Sixty-eight percent of cells (17/25) responded to the contralateral cage, more than for any
other Selleck CX5461 scene part (α = 0.05, ANOVA; p < 10−15, binomial test). However, significant numbers of units also responded to the contralateral wall (44%, 11/25), ipsilateral wall (36%, 9/25), and ipsilateral cage (32%, 8/25) (α = 0.05, ANOVA). In total, 81% of cells modulated by the cage scene (17/21) were sensitive to ipsilaterally presented stimuli or interactions involving ipsilaterally presented stimuli (α = 0.05, ANOVA). Intriguingly, despite the large spatial separation between the two cages, the populations modulated by each showed significant overlap: six of the eight cells responding to the ipsilateral cage responded to the contralateral cage as well, and 44% of cells (11/25) were modulated by the interaction between the cages. In this Article, we used a combination of Selleckchem MDV3100 fMRI, targeted electrical microstimulation, and single-unit electrophysiology to identify and functionally characterize two nodes within the network for processing visual scenes in the macaque brain. First, using fMRI, we identified the most robust activation to scene versus nonscene images within area LPP, a bilateral region in the fundus of the occipitotemporal sulcus anterior to area V4V. Next, microstimulation of LPP
combined with simultaneous fMRI revealed that LPP is strongly connected to areas DP and V4V posteriorly, and to MPP, a discrete, more medial region within parahippocampal cortex located at the same anterior-posterior location as LPP. Finally, single-unit recordings targeted to LPP and MPP allowed us
to characterize the selectivity of (-)-p-Bromotetramisole Oxalate single cells within these two scene-selective regions to scene versus nonscene stimuli, as well as to a large number of different scene stimuli, revealing three major insights.

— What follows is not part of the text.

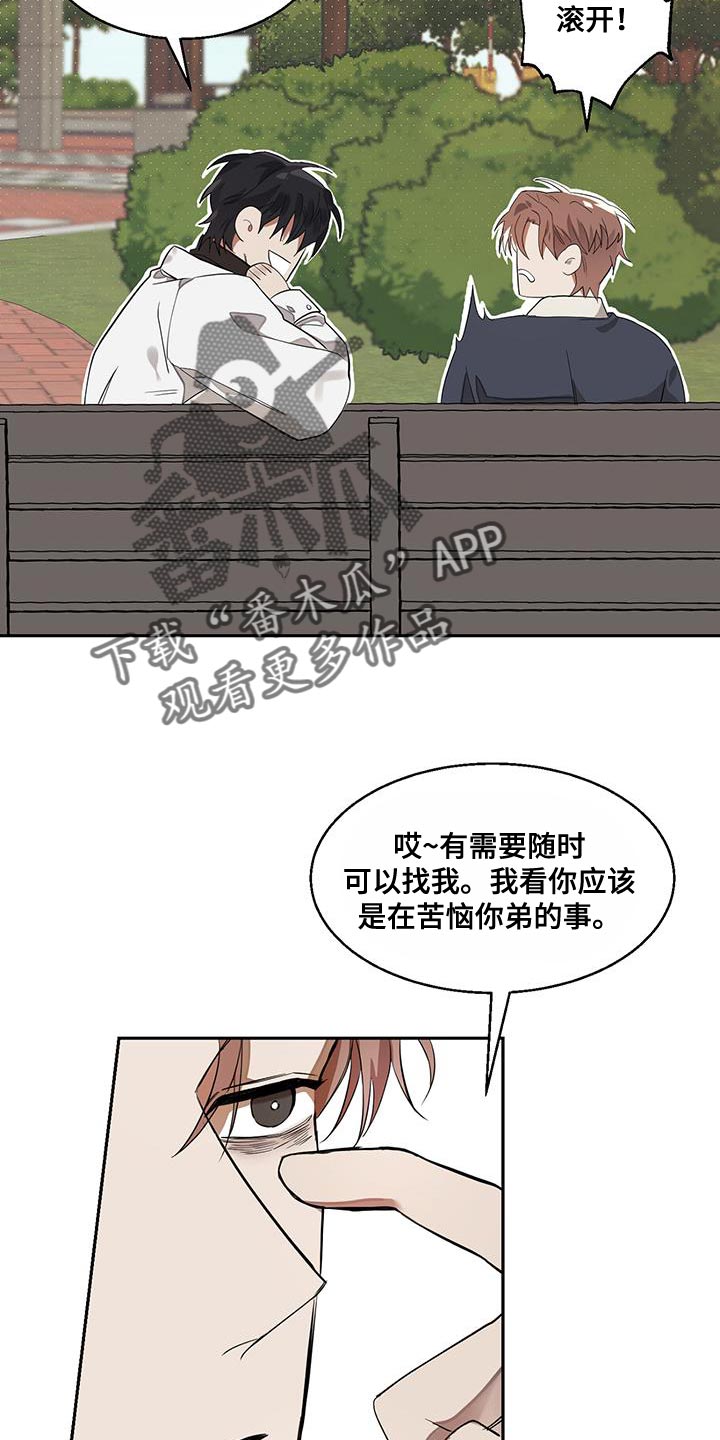 第21章：过意不去16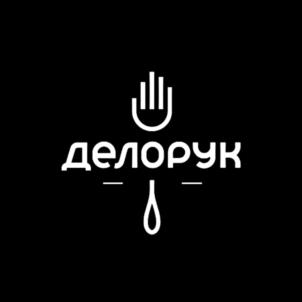 Товарный знак №1197740, принадлежит организации Общество с ограниченной ответственностью «БОДИ-Ф», ОГРН 1137847381000, ИНН 7817330577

First, the single-unit recordings showed that both regions contain a high concentration of scene-selective cells. Second, they showed that cells in both LPP and MPP exhibit a preference for stimuli containing long, straight contours, and responses of LPP neurons to photographs and line drawings of scenes are significantly correlated. Third, experiments presenting two sets of combinatorially generated scene stimuli revealed a rich population code for scene content in LPP. Synthetic room stimuli multiplexing spatial factors (depth, viewpoint) with nonspatial factors (texture, objects) revealed that LPP cells are modulated not only by pure spatial factors but also by texture and objects, and decomposed scene stimuli revealed that individual LPP cells are selective for the presence of subsets of scene parts and part combinations. In LPP and MPP, the average response across cells does not strongly depend upon the presence of objects but instead depends upon the presence of spatial cues (Figures 1C, S1, 2, and 4).